Angel came to his first physical therapy appointment in a wheelchair, holding his prosthetic leg.
He told the physical therapists he just wanted to dance with his wife again.
— ClevelandClinicNews (@CleClinicNews) November 7, 2018
Often, at the Hispanic Senior Center, he and Raquel – who have been married for 43 years — will step nimbly through a romantic waltz, or even a traditional Peruvian huayno. It’s one of their favorite things to do, together.
“It is a way to show our love, to connect to each other,” explained Angel, through an interpreter. “We express our feelings through dancing and singing.”
And Angel wasn’t about to let the loss of his lower left leg, amputated in Peru last December due to complications from diabetes and infection, keep him and Raquel from their beloved pastime. Angel was originally outfitted with a poorly-fitting prosthesis. Since he studied engineering in his youth, he tried to craft a new one on his own.

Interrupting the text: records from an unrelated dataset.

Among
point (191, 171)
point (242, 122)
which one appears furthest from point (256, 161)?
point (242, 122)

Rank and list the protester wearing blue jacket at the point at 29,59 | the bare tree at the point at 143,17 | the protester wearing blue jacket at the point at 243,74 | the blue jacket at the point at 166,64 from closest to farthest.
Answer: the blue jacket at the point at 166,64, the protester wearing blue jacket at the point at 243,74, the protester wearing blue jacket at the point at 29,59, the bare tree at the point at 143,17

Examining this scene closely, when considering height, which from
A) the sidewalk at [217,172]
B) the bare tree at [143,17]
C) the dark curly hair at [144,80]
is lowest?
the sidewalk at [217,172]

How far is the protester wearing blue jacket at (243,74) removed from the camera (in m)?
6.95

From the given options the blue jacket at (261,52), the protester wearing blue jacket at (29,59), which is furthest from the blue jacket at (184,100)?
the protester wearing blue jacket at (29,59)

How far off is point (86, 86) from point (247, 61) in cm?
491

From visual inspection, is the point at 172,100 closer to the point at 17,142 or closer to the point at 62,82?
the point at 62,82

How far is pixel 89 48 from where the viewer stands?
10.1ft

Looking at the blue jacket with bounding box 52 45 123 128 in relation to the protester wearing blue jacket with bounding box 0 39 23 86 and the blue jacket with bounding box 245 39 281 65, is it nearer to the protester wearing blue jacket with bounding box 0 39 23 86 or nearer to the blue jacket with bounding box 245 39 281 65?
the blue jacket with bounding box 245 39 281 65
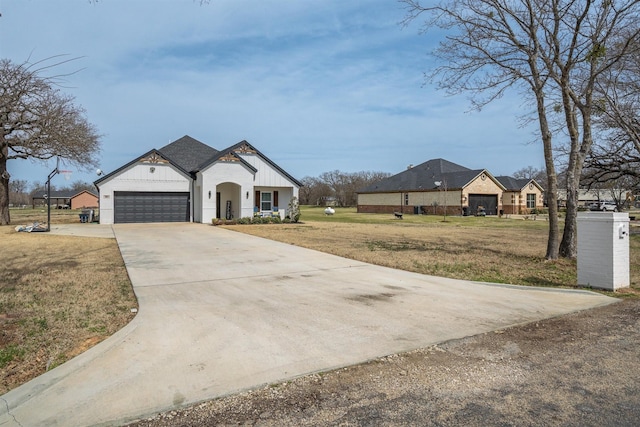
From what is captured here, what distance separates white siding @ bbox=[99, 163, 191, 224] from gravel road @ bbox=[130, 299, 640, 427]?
25.9 meters

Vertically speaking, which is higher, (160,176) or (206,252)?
(160,176)

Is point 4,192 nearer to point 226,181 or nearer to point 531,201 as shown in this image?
point 226,181

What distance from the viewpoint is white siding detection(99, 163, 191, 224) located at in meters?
25.7

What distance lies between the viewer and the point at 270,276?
28.3 feet

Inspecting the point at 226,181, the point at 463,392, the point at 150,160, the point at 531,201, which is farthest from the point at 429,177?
the point at 463,392

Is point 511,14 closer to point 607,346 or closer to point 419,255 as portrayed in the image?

Still struggling when he and Raquel returned to Cleveland in February, Angel obtained a new, better-fitting prosthesis – and was referred to Cleveland Clinic Rehabilitation & Sports Therapy at Lakewood YMCA to learn how to use it.
Mary Yee, a physical therapy assistant who worked with Angel over the ensuing five months, fondly recalled his first visit: “Angel was in a wheelchair, holding his new leg. From the beginning, he told us he wanted to be able to dance again.”
Of course, Angel had to walk first before he could dance. During his twice-weekly visits, he never hesitated to do whatever Mary prescribed … and then some.
“He motivated us,” recalled Mary, who treated Angel alongside fellow therapist Christine Donaldson. “If we asked him to do an exercise 20 times, he would do 25. Angel always inspired us to help him get to the next level.”
As Angel explained, he’s always had the willpower to overcome any obstacle – even learning how to walk, and dance again, at age 80: “No matter the adversity, you always have to try hard. To win.”
And the winning moment — for Angel, Raquel, Mary and other observers — occurred just a few months later. Armed with a recording of some of their favorite music, the Alpacas danced before a rapt and emotional audience. While a lack of flexibility in his ankle meant Angel couldn’t glide across the floor with his customary grace, his proud grin indicated that his months of hard work had paid off.
“He showed us he can dance again,” Mary remarked. “It’s so rewarding to see someone achieve their goals and be self-sufficient.”